┌──

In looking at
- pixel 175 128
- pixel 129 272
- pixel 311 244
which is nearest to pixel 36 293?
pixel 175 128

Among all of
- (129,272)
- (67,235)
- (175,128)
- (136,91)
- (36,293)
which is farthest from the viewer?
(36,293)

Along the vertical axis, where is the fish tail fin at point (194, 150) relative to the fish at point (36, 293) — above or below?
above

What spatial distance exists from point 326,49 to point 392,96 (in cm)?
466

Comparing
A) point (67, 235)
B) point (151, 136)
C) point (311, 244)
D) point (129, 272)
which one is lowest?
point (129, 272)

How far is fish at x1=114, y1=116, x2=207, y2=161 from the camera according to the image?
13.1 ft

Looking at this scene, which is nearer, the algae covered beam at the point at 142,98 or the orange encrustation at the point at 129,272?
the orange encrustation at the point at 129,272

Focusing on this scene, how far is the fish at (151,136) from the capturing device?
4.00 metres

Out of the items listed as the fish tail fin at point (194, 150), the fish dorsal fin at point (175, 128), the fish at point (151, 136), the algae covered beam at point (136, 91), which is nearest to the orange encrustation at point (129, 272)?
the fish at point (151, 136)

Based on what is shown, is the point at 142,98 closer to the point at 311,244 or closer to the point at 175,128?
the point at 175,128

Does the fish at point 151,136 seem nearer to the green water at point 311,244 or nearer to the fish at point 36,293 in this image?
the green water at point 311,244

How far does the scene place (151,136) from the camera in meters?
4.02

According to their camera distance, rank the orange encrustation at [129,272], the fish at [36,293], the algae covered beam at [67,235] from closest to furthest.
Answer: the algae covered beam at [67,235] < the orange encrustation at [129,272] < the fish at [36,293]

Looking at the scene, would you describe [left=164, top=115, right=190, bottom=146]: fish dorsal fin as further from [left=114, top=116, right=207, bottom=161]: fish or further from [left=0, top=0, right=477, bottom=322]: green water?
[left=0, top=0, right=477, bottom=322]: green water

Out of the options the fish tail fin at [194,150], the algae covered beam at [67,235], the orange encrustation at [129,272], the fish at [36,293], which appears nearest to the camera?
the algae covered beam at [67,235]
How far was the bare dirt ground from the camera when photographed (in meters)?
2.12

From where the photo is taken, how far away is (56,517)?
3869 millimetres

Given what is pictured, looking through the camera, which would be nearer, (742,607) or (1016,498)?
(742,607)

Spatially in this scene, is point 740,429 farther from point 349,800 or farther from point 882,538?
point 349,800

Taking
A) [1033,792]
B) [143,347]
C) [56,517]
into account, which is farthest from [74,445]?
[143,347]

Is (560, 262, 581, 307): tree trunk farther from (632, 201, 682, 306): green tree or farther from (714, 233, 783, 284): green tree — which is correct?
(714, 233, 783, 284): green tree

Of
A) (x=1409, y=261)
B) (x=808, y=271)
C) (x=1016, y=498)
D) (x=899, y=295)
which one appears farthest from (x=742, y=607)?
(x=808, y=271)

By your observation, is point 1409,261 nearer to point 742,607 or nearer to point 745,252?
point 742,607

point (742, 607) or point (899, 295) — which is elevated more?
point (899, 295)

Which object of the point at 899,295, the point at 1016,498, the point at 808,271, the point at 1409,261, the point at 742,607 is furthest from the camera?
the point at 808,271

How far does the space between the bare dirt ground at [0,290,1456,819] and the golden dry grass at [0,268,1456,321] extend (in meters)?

└──

## SET TASK
Reproduce all of the entries word for word.

## FULL OUTPUT
In looking at
- pixel 175 128
- pixel 129 272
- pixel 311 244
which is nearest to pixel 36 293?
pixel 175 128

Among all of
- (129,272)
- (67,235)
- (175,128)
- (136,91)
- (36,293)
which is farthest from the viewer?
(36,293)

Along the vertical axis, where is the fish tail fin at point (194, 150) relative to the fish at point (36, 293) — above or below?
above

What spatial distance exists from point 326,49 to point 392,96 (in cm)?
466

Comparing
A) point (67, 235)
B) point (151, 136)
C) point (311, 244)
D) point (129, 272)
which one is lowest?
point (129, 272)

How far is fish at x1=114, y1=116, x2=207, y2=161 from the camera according to the image?
13.1 ft

Looking at this scene, which is nearer, the algae covered beam at the point at 142,98 or the orange encrustation at the point at 129,272?
the orange encrustation at the point at 129,272

Focusing on this scene, how far is the fish at (151,136) from the capturing device?
4.00 metres

Out of the items listed as the fish tail fin at point (194, 150), the fish dorsal fin at point (175, 128), the fish at point (151, 136), the algae covered beam at point (136, 91), which is nearest to the orange encrustation at point (129, 272)?
the fish at point (151, 136)

Based on what is shown, is the point at 142,98 closer to the point at 311,244 or closer to the point at 175,128?
the point at 175,128

Does the fish at point 151,136 seem nearer to the green water at point 311,244 or nearer to the fish at point 36,293 in this image?
the green water at point 311,244

How far does the scene place (151,136) from the camera in meters?
4.02

According to their camera distance, rank the orange encrustation at [129,272], the fish at [36,293], the algae covered beam at [67,235] from closest to furthest.
Answer: the algae covered beam at [67,235] < the orange encrustation at [129,272] < the fish at [36,293]

Looking at the scene, would you describe [left=164, top=115, right=190, bottom=146]: fish dorsal fin as further from [left=114, top=116, right=207, bottom=161]: fish or further from [left=0, top=0, right=477, bottom=322]: green water?
[left=0, top=0, right=477, bottom=322]: green water

Out of the options the fish tail fin at [194,150], the algae covered beam at [67,235], the orange encrustation at [129,272], the fish at [36,293], which appears nearest to the camera?
the algae covered beam at [67,235]
How far was the bare dirt ground from the camera when photographed (in meters)?
2.12

From where the photo is taken, how far away is (56,517)?
3869 millimetres

Given what is pictured, looking through the camera, which would be nearer, (742,607) or (1016,498)?
(742,607)

Spatially in this scene, is point 740,429 farther from point 349,800 or farther from point 882,538?
point 349,800

Taking
A) [1033,792]
B) [143,347]
C) [56,517]
into account, which is farthest from [74,445]?
[143,347]

Is (560, 262, 581, 307): tree trunk farther from (632, 201, 682, 306): green tree or farther from (714, 233, 783, 284): green tree — which is correct?
(714, 233, 783, 284): green tree

Of
A) (x=1409, y=261)
B) (x=808, y=271)
C) (x=1016, y=498)
D) (x=899, y=295)
which one appears farthest from (x=742, y=607)?
(x=808, y=271)

By your observation, is point 1409,261 nearer to point 742,607 or nearer to point 745,252?
point 742,607

point (742, 607) or point (899, 295) — which is elevated more?
point (899, 295)

Which object of the point at 899,295, the point at 1016,498, the point at 808,271, the point at 1409,261, the point at 742,607 is furthest from the camera?
the point at 808,271

How far does the space between the bare dirt ground at [0,290,1456,819] and the golden dry grass at [0,268,1456,321] extend (in meters)?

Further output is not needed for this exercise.